==== THE RECORDS ====

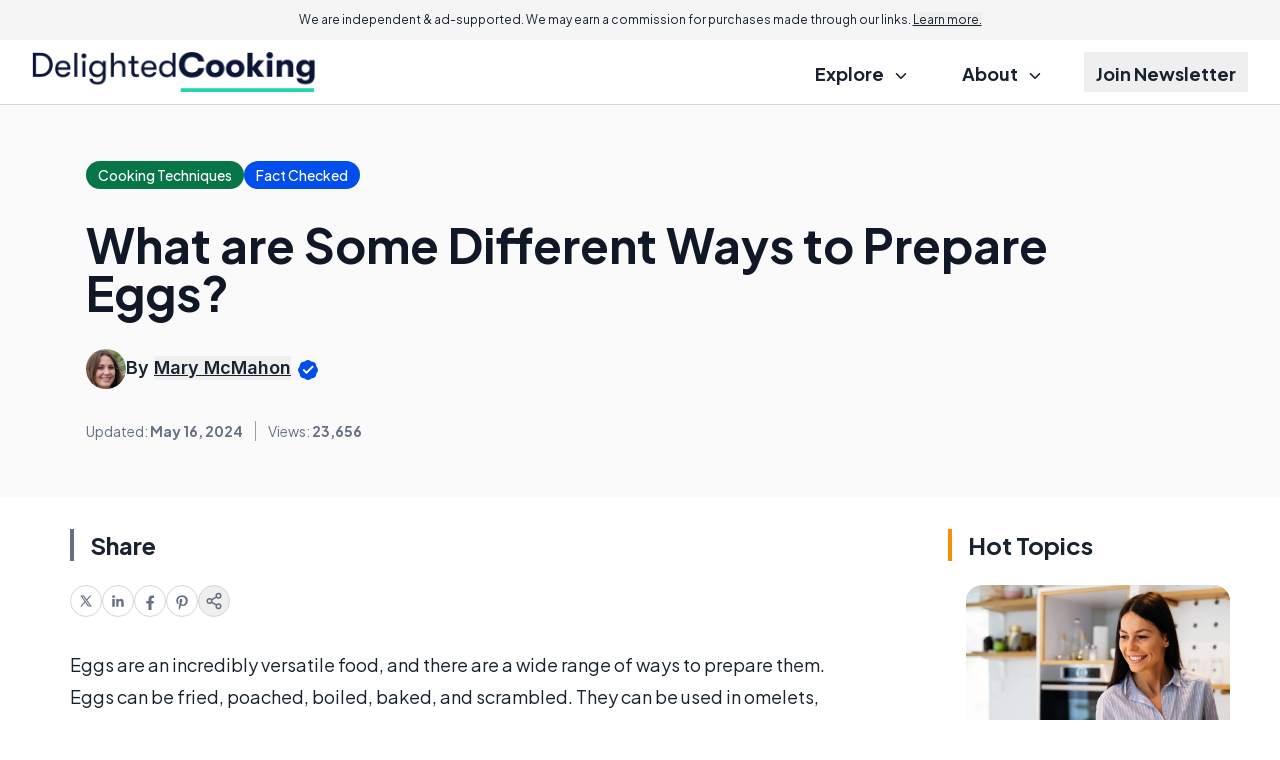

--- FILE ---
content_type: text/html; charset=utf-8
request_url: https://www.google.com/recaptcha/api2/aframe
body_size: 185
content:
<!DOCTYPE HTML><html><head><meta http-equiv="content-type" content="text/html; charset=UTF-8"></head><body><script nonce="5KDVOQgvPvwEpX4qhFD35Q">/** Anti-fraud and anti-abuse applications only. See google.com/recaptcha */ try{var clients={'sodar':'https://pagead2.googlesyndication.com/pagead/sodar?'};window.addEventListener("message",function(a){try{if(a.source===window.parent){var b=JSON.parse(a.data);var c=clients[b['id']];if(c){var d=document.createElement('img');d.src=c+b['params']+'&rc='+(localStorage.getItem("rc::a")?sessionStorage.getItem("rc::b"):"");window.document.body.appendChild(d);sessionStorage.setItem("rc::e",parseInt(sessionStorage.getItem("rc::e")||0)+1);localStorage.setItem("rc::h",'1764992897937');}}}catch(b){}});window.parent.postMessage("_grecaptcha_ready", "*");}catch(b){}</script></body></html>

====

• WHAT YOU NEED TO DO
The expected result is every line above containing the string "https".

• ANSWER TO THE EXERCISE
request_url: https://www.google.com/recaptcha/api2/aframe
<!DOCTYPE HTML><html><head><meta http-equiv="content-type" content="text/html; charset=UTF-8"></head><body><script nonce="5KDVOQgvPvwEpX4qhFD35Q">/** Anti-fraud and anti-abuse applications only. See google.com/recaptcha */ try{var clients={'sodar':'https://pagead2.googlesyndication.com/pagead/sodar?'};window.addEventListener("message",function(a){try{if(a.source===window.parent){var b=JSON.parse(a.data);var c=clients[b['id']];if(c){var d=document.createElement('img');d.src=c+b['params']+'&rc='+(localStorage.getItem("rc::a")?sessionStorage.getItem("rc::b"):"");window.document.body.appendChild(d);sessionStorage.setItem("rc::e",parseInt(sessionStorage.getItem("rc::e")||0)+1);localStorage.setItem("rc::h",'1764992897937');}}}catch(b){}});window.parent.postMessage("_grecaptcha_ready", "*");}catch(b){}</script></body></html>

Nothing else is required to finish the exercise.